> _Stated exercise_: Put all of the data below into a numbered list with one line per item, skipping blank lines. Leave the pictures out.

> _Given data_:
-- Start --

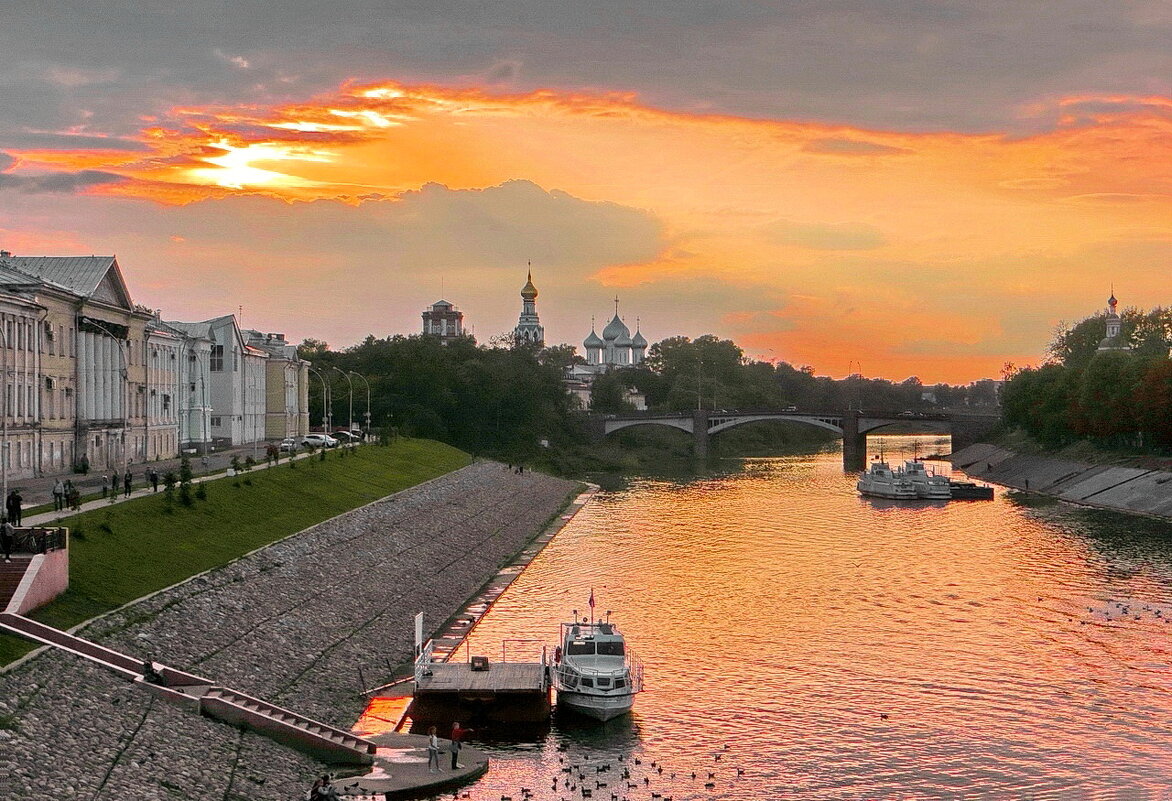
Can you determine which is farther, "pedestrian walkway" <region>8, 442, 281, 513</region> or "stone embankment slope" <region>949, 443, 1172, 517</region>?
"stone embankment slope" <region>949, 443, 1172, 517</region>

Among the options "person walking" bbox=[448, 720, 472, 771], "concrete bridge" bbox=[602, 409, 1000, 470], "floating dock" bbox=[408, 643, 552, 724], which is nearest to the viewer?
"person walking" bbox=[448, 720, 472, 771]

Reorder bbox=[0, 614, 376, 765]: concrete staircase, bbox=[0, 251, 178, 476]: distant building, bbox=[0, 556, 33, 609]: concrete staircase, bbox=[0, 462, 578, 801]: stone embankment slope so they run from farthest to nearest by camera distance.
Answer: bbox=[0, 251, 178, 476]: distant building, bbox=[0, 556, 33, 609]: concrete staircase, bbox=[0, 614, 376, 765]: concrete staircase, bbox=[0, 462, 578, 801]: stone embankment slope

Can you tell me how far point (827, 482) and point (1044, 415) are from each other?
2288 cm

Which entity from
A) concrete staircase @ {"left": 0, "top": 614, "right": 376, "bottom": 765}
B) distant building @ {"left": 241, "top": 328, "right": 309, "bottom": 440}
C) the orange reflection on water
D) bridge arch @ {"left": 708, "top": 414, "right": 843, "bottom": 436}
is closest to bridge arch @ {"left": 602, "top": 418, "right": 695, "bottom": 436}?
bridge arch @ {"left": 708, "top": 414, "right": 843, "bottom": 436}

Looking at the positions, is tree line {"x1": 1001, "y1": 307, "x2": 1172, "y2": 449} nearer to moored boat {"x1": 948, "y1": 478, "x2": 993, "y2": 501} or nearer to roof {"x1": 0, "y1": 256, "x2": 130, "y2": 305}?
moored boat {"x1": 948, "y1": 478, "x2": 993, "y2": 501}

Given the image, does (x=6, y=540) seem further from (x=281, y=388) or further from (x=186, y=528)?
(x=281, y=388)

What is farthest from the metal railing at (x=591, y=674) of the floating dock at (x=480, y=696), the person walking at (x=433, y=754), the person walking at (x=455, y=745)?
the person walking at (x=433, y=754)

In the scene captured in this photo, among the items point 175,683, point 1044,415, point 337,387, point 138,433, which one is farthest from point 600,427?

-- End --

> _Output for this exercise_:
1. Can you determine which is farther, "pedestrian walkway" <region>8, 442, 281, 513</region> or "stone embankment slope" <region>949, 443, 1172, 517</region>?
2. "stone embankment slope" <region>949, 443, 1172, 517</region>
3. Among the options "person walking" bbox=[448, 720, 472, 771], "concrete bridge" bbox=[602, 409, 1000, 470], "floating dock" bbox=[408, 643, 552, 724], which is nearest to the viewer?
4. "person walking" bbox=[448, 720, 472, 771]
5. Reorder bbox=[0, 614, 376, 765]: concrete staircase, bbox=[0, 251, 178, 476]: distant building, bbox=[0, 556, 33, 609]: concrete staircase, bbox=[0, 462, 578, 801]: stone embankment slope so they run from farthest to nearest by camera distance.
6. Answer: bbox=[0, 251, 178, 476]: distant building, bbox=[0, 556, 33, 609]: concrete staircase, bbox=[0, 614, 376, 765]: concrete staircase, bbox=[0, 462, 578, 801]: stone embankment slope
7. Can you tell me how far point (827, 482) and point (1044, 415) are from each other?
8. 2288 cm
9. Which entity from
10. A) concrete staircase @ {"left": 0, "top": 614, "right": 376, "bottom": 765}
11. B) distant building @ {"left": 241, "top": 328, "right": 309, "bottom": 440}
12. C) the orange reflection on water
13. D) bridge arch @ {"left": 708, "top": 414, "right": 843, "bottom": 436}
14. is closest to bridge arch @ {"left": 602, "top": 418, "right": 695, "bottom": 436}?
15. bridge arch @ {"left": 708, "top": 414, "right": 843, "bottom": 436}
16. Looking at the positions, is tree line {"x1": 1001, "y1": 307, "x2": 1172, "y2": 449} nearer to moored boat {"x1": 948, "y1": 478, "x2": 993, "y2": 501} or nearer to roof {"x1": 0, "y1": 256, "x2": 130, "y2": 305}?
17. moored boat {"x1": 948, "y1": 478, "x2": 993, "y2": 501}
18. Given the image, does (x=6, y=540) seem further from (x=281, y=388) or further from (x=186, y=528)?
19. (x=281, y=388)
20. What is farthest from the metal railing at (x=591, y=674) of the floating dock at (x=480, y=696), the person walking at (x=433, y=754), the person walking at (x=455, y=745)?
21. the person walking at (x=433, y=754)
22. In the scene captured in this photo, among the items point 175,683, point 1044,415, point 337,387, point 138,433, which one is farthest from point 600,427?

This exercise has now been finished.